What do you know,” she asks, “that the doctors aren’t telling us?”
“I don’t know what the doctors aren’t telling you or your husband,” I say. “What I do know in my role as medical humanist I’ve learned from patients by documenting what they understand and feel about their illness—in their own words—for the doctor to review.”
I tell her, “One patient immediately comes to mind. When I asked him what he understood about his illness he was he quick to respond: “’Bad news is not heard in complete sentences.’”
“Ain’t that the truth!” she exclaims.
I ask myself, what is the truth? There’s the doctors’ truth and what patients and families understand to be the truth. There is no one truth.
Her husband turns to me and calls out for the second time, “You know, only you know.” This time he closes and opens his right eye punctuating his words with a wink. I don’t know who it was that said, “One eye sees, the other feels.” I do know a wink to be suggestive. It suggests it’s just between you and me.
I move from the foot of his hospital bed to his bedside. The guardrails, which protect him from falling, don’t prevent me from putting my ear close to his lips to keep it just between him and me.
“What do I know?” I ask.
I hear his dry lips parting —it is the sound of human effort. I feel the warmth of his breath on my cheek. In my line of sight is an opened can of Ensure whose straw is flexed and points to me. I breathe in the scent of strawberry as he murmurs,“ I am here by chance, not by choice.”
What do I know about chance I ask myself? Chance lacks forethought. As for choice I imagine that when you learn your life is threatened you have a choice to turn toward this knowledge or away from it. I am of two minds. I imagine myself turning to and fro—from side to side. Yet, in the act of going back and forth, there is a moment when you face mortality head on. It can be a brief but profound realization.
He knows what he says to me is included in my note for his doctor, which I attach with a wire clip to the front of his chart. The doctor will review my note, sign off and it will become part of his medical record.
What was the doctor ’s response to my note?
“He said he’s here by chance?” she cried out.

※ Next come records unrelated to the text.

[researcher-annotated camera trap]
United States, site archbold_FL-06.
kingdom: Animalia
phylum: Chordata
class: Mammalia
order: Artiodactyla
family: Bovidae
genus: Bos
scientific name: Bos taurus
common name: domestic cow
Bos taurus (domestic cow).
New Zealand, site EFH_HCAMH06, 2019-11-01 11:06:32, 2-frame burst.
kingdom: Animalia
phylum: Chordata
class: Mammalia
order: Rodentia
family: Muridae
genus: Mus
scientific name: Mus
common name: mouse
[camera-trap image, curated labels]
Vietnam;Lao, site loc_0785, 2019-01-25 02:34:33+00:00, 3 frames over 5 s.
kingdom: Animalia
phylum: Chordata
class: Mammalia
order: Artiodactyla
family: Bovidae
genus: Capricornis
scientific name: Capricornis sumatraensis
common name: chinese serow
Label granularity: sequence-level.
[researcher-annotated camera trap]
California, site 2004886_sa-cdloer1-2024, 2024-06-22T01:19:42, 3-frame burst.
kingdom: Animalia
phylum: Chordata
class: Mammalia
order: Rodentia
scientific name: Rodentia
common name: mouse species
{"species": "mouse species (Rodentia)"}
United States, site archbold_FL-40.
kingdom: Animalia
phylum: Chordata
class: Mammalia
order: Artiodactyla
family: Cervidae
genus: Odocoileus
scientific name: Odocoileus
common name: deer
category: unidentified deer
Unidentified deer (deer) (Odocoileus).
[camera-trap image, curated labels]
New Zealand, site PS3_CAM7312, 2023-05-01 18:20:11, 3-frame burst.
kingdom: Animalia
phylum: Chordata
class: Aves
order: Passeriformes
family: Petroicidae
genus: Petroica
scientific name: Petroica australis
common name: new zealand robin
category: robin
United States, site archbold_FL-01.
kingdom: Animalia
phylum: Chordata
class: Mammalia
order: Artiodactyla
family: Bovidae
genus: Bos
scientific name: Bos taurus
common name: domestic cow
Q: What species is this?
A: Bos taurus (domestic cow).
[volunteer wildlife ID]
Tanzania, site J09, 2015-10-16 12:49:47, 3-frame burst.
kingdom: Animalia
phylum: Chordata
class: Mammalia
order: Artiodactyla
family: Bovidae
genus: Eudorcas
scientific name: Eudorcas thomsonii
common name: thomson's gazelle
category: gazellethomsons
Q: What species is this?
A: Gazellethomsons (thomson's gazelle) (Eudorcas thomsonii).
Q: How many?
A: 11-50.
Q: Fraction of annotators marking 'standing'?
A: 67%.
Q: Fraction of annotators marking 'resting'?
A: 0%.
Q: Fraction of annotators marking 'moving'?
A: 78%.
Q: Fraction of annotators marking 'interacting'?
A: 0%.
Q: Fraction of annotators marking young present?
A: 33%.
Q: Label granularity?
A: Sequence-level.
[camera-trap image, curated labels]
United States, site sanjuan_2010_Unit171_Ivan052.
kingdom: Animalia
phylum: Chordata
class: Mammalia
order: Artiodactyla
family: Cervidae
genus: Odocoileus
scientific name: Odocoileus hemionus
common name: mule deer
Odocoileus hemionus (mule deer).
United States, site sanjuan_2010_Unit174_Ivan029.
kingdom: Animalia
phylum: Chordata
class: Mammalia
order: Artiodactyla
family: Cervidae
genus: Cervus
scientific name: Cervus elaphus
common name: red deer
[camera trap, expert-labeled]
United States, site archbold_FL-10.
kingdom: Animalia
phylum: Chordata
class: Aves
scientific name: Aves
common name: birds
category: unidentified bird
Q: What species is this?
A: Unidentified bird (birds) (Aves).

In the next breath she explains the physiological facts: “He’s not fully conscious—it is a side effect of morphine.”
I tell her what comes to my mind are the words of the philosopher Gaston Bachelard who said, “The subconscious is ceaselessly murmuring, and it is by listening to these murmurs that one hears the truth.”
We pause and look at each other with appreciation, recognizing the intersection of medicine and the humanities.